- [STATED GOAL]:
Could you carry on the essay about empty words from its last sentence?

- [EXCERPT TO READ]:

↓

Empty Words

Does saying meaningless words really come from my heart?

Joey Valinton
4 min readDec 4, 2020

One night, my professor just passed through the students’ break room and got my attention while I was doing something. He just went through a talk with his colleague about my written manuscript. Then, he said this, “You know, you always like to put empty words into the text.” I was not surprised.

It’s definitely hard for me to speak out what I want to say. Something within me keeps me from blurting it out. I was always conscious that my words would cause destruction of impressions, chaos, or even things to the point of starting a world war. Yes, from the abundance of the heart, the mouth speaks. To tame one’s tongue is important because it can really start a fire. But, it seems like I tame it so much that I cannot say what my heart wants to say, to the point of lacking honesty in my heart.

These things are coming from a person who have already destroyed relationships because of what he says. I got my dad sitting on the hot seat with my relatives from saying I was “tortured [what I meant in Filipino was binugbog]” which I felt guilty saying it in such exaggeration. This guilt trigger me to say things with flair and eloquence, with cotton candy, rainbows and unicorns, to romanticize the style of writing, in the hopes that I would not hurt others.

To be fair, I am a talkative person. I wanted to share about all stuff I know. I also want to share my experiences, my adventures, and my life with everyone. But there comes a sticking point where I stopped. This is when I got caught in the middle. When dilemma kicks in, I become silent. When I get forced to say something, I beat around the bush. My thoughts are not straight. I carelessly say words that should not come out of my mouth. I am doomed.

↑

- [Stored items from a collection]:
↓

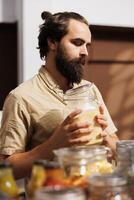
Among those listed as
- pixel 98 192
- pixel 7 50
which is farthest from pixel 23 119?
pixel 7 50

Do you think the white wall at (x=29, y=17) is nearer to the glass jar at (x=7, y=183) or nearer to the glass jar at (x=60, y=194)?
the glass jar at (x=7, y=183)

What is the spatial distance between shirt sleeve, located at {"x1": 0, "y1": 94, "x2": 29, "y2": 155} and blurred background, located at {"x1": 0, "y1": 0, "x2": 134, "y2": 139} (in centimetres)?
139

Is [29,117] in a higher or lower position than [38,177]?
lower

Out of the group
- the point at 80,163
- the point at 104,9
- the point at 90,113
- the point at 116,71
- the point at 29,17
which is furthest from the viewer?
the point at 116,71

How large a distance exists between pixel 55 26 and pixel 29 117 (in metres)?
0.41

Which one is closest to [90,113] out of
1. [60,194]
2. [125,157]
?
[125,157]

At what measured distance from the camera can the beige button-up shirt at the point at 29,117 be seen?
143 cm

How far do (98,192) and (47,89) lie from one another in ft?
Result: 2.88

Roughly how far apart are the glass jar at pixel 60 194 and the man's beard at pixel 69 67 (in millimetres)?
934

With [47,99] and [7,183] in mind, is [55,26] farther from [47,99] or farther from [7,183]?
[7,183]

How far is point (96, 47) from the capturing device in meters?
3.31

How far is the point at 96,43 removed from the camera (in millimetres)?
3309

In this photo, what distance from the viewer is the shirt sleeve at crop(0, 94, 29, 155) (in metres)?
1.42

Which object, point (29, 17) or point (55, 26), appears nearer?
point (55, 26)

↑
↓

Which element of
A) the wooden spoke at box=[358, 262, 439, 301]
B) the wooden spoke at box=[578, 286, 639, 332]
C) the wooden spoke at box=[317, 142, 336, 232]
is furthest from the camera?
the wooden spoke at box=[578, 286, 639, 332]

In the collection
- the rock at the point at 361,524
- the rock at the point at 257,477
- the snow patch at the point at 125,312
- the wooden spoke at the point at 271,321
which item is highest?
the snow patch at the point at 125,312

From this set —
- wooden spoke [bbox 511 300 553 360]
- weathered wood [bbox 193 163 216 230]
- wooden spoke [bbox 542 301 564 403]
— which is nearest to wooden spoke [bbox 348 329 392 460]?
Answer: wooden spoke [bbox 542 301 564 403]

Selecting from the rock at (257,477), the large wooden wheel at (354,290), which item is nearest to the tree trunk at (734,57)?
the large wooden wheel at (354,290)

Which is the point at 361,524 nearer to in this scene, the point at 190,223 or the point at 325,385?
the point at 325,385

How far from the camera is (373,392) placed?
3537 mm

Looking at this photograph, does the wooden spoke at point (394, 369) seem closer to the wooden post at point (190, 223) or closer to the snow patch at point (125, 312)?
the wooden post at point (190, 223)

↑
↓

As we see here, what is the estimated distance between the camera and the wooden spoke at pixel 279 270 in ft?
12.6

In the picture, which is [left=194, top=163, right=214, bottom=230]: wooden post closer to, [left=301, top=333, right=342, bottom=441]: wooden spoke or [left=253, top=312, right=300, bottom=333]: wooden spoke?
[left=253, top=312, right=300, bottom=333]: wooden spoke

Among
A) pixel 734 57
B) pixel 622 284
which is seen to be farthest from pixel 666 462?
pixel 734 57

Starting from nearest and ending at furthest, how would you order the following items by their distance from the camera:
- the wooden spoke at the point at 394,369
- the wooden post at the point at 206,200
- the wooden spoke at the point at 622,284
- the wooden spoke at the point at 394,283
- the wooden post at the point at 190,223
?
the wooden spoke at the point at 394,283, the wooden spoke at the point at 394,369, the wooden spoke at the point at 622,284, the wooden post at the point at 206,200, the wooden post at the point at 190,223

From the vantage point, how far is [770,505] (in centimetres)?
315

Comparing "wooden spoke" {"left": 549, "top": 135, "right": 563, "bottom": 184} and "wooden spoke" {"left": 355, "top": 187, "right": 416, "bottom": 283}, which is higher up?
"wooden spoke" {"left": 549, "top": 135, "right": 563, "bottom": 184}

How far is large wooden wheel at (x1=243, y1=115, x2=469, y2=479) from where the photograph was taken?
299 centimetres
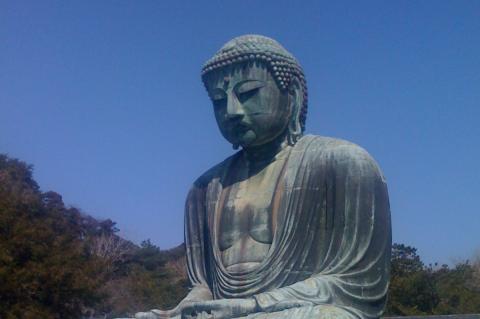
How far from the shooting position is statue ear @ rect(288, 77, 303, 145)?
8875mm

↑

- [FINAL RESULT]:
Those empty words that I mention are really true. But the truth behind that is that I wanted to cover up my inhibitions and vulnerability. It was my defense mechanism when I was forced to say something that I haven’t had a deeper thought. Carelessness becomes prominent. In protection to my tendency to whine hastily in my emotional state and not to hurt others, I tend to get safe. But in the hindsight, these empty words do not help. In the end, I am trying to lie. Or in other words, I lied.

From the abundance of the heart, the mouth speaks. If my heart focuses on what matters most, does it eliminate those empty words? If my heart’s intentions is not to please others but to tell everything with gentleness what’s wrong, should I hesitate my heart for doing it? If my heart tells me my logic is right and can be justified, should I use empty words to look like it’s not even true? After all, it’s not the problem of the mouth. It’s the problem of the heart.

Change of heart is not for the faint of heart. But as we grow into this world, we can eventually mold our hearts into what we wanted it to become. If we let our hearts open to God, we will be able to speak the things of God. If we let our hearts rot in the open, or let our hearts conceal what we truly are, it will always reflect on the matter we say things.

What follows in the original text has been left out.